Deriving from a fluent class
Here’s an interesting one, and maybe you can help me make my design less crappy. I have this library that I’m a little proud of, called FluentPath. It’s a fluent wrapper around System.IO that enables you to manipulate files not unlike how jQuery manipulates the DOM, with operations over sets, and lots of functional concepts:
Path.Get(args.Length != 0 ? args[0] : ".")
.Files(
p => new[] {
".avi", ".m4v", ".wmv",
".mp4", ".dvr-ms", ".mpg", ".mkv"
}.Contains(p.Extension))
.CreateDirectories(
p => p.Parent()
.Combine(p.FileNameWithoutExtension))
.End()
.Move(
p => p.Parent()
.Combine(p.FileNameWithoutExtension)
.Combine(p.FileName));
In fact, it’s totally inspired by jQuery, and was born from the frustration of having to work with the antiquated monstrosity of an API that System.IO is.
One user of the library wanted to extend it. The way I had designed things, extensions are made through extension methods. One example is available in the source code that adds zip/unzip capabilities.
This user however wanted to derive from the Path class. I’m not a fan of inheritance, but who am I to judge? The problem comes from the way fluent APIs work: their methods return an instance of the same class, in order to enable chaining. For example, here’s the signature of the ChangeExtension method:
public Path ChangeExtension(Func<Path, string> extensionTransformation)
If you want to derive DerivedPath from this class, one big problem you’re going to have is that this method will return a Path, not a DerivedPath, so your extensions won’t be available on the results of chainable methods. This, for example, won’t work (DoStuff is a method on DerivedPath that doesn’t exist on the Path that Parent() returns):
new DerivedPath("foo").Parent().DoStuff();
Whereas this works just fine:
new DerivedPath("foo").DoStuff()
That’s pretty lame and awkward. So how do we ensure that derived classes’ methods vary their parameters and return types so their own types are used in place of the base Path class?
The solution I implemented and checked in was suggested by PlasmaSoft, the user who exposed the problem in the first place: change Path into a base generic class, then have the generic type parameter be an alias of sorts for the class itself that we can use as a parameter or return type.
Here is what the class declaration for the new base class looks like:
public class PathBase<T> : IEnumerable<T> where T : PathBase<T>, new()
Method declarations have been changed to use the T generic parameter in place of Path for almost the whole public surface of the API. For example, ChangeExtension becomes:
public T ChangeExtension(Func<T, string> extensionTransformation)
The Path class itself has been changed into a derived class of that base class, and sealed:
public sealed class Path : PathBase<Path>
If you want to derive from Path, well, don’t. Instead, derive from PathBase:
public class DerivedPath : PathBase<DerivedPath>
I really don’t like how this looks (convoluted, redundant), but I don’t see another solution. There will be a few awkward places as well. For example, some methods can take an arbitrary derived type for a parameter, but what the return type of the method should be is not always clear: should it be the type of “this”, or the type of the parameter?

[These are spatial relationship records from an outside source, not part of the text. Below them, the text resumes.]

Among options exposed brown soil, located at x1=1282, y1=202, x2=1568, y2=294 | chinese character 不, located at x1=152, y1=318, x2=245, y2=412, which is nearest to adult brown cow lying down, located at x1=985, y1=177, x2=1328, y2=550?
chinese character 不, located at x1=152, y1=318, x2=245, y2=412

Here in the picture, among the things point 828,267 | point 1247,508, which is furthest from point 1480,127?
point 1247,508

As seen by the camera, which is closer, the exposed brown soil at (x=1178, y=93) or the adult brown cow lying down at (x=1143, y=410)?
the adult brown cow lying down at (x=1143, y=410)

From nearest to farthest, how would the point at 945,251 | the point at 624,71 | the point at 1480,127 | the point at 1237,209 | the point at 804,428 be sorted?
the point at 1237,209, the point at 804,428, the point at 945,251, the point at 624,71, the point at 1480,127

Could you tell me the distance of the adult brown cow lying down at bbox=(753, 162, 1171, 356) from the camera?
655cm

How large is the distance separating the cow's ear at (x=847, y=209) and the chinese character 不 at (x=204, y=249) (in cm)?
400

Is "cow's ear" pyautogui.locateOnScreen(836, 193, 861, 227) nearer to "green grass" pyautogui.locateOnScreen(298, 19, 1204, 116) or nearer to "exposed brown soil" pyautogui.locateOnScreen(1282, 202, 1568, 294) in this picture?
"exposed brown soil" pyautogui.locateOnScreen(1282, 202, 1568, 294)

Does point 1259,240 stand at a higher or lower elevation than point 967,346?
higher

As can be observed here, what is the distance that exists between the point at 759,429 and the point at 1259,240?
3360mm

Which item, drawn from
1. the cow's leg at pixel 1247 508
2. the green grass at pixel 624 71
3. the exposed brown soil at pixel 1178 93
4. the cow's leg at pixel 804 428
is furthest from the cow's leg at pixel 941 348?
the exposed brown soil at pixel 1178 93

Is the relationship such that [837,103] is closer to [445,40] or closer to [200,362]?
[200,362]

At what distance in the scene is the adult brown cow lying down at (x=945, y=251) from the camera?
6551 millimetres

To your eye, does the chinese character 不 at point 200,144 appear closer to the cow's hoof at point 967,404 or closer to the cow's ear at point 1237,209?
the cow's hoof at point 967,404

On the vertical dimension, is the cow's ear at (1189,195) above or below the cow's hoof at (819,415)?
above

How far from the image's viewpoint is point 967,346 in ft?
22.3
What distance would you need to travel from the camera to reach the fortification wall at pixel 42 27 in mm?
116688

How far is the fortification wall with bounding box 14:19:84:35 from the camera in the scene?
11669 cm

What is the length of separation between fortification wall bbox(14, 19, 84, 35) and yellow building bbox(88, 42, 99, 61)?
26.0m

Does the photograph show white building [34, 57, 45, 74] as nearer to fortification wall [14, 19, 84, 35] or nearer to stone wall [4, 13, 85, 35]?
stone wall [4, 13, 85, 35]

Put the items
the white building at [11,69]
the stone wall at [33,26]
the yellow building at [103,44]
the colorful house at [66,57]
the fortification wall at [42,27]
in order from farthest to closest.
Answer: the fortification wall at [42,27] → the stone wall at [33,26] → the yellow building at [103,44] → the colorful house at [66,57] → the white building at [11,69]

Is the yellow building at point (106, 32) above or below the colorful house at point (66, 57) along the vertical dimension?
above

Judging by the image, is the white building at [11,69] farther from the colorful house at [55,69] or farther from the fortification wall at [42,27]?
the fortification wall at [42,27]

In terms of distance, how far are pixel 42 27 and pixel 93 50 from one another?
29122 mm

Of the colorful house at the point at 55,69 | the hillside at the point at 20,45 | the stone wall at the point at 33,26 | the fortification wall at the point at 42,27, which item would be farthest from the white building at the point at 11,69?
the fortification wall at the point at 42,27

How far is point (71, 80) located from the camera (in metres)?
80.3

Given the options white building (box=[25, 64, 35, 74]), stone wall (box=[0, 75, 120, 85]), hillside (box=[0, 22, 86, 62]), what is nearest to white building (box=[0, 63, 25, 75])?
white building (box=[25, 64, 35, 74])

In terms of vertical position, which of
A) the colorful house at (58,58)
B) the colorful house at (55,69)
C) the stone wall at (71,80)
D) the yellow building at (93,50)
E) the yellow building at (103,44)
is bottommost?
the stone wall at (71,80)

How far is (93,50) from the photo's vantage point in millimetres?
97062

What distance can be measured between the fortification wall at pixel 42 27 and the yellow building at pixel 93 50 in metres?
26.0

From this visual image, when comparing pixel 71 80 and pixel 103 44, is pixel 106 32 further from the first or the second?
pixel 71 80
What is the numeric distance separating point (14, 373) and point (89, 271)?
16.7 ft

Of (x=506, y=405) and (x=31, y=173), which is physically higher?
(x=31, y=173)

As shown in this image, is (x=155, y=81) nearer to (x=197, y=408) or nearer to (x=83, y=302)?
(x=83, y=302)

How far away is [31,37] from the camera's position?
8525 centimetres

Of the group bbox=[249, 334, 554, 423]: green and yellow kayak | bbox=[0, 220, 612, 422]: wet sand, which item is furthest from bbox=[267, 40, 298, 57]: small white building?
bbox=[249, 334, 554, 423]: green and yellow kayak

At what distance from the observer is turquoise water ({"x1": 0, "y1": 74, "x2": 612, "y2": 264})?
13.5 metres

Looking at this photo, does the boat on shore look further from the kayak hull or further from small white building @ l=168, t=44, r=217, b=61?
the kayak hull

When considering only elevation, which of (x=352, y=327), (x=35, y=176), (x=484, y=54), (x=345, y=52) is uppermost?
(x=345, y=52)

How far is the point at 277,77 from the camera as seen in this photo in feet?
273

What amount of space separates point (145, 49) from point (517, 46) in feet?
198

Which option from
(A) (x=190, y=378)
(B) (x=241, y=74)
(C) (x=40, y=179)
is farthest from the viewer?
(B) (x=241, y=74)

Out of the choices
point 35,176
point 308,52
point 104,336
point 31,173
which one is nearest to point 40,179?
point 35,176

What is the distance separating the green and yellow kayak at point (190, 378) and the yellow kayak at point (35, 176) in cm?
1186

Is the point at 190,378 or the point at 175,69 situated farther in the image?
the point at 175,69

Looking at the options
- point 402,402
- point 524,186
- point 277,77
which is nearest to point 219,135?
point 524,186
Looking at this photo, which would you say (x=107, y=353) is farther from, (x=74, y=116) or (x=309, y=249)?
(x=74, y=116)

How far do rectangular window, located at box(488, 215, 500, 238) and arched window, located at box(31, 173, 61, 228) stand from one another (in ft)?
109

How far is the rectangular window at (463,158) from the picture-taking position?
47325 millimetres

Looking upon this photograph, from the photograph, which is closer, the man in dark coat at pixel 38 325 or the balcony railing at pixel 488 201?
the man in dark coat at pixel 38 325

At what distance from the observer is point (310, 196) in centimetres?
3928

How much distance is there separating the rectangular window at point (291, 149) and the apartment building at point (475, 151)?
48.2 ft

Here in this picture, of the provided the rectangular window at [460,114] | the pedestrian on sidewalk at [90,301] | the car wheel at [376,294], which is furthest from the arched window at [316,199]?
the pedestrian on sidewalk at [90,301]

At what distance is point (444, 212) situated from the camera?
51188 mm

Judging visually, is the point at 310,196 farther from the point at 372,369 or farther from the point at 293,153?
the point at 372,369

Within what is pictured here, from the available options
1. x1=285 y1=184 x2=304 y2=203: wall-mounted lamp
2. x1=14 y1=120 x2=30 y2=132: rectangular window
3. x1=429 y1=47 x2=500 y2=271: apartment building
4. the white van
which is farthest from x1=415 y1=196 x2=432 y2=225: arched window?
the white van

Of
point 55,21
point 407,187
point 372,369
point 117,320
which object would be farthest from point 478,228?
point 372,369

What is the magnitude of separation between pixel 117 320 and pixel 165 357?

public T Combine<TOther>(PathBase<TOther> relativePath) where TOther: PathBase<TOther>, new()
Another problem is that the compiler gets a little confused and doesn’t know that the current class and T are one and the same. There are many places where we’ll want to instantiate a new PathBase<T>, and return it as a T. We can’t just cast the PathBase<T> after instantiation, because as far as the compiler and runtime are concerned, T derives from PathBase<T>, not the other way around, so we need a way to instantiate a T directly (and that instance will behave as a PathBase<T>). All the compiler knows about T’s constructors is provided by the new() constraint: it has a parameterless constructor, which is not the one we need. In order to work around that, I had to implement a number of Create factory methods and use them internally where I would normally have used a regular constructor. This bled into the quality of the implementation as I had to remove “readonly” qualifiers from private fields for entirely technical reasons. I hate when the language doesn’t let you do the right thing (or doesn’t steer you to it).
Finally, derived classes have to implement a bunch of constructors and cast operators that do nothing but delegate to base.
In the end, everything behaves as it should, all tests pass, and we have the additional derivation feature, but I’m really unhappy about the hoops I had to jump through, and about the disagreeable form of derived classes. I prefer the extension method way of extending the library even more than I did before today.
I do have a question for you, my readers, however: can any of you think of or point me to a better way of writing base fluent classes?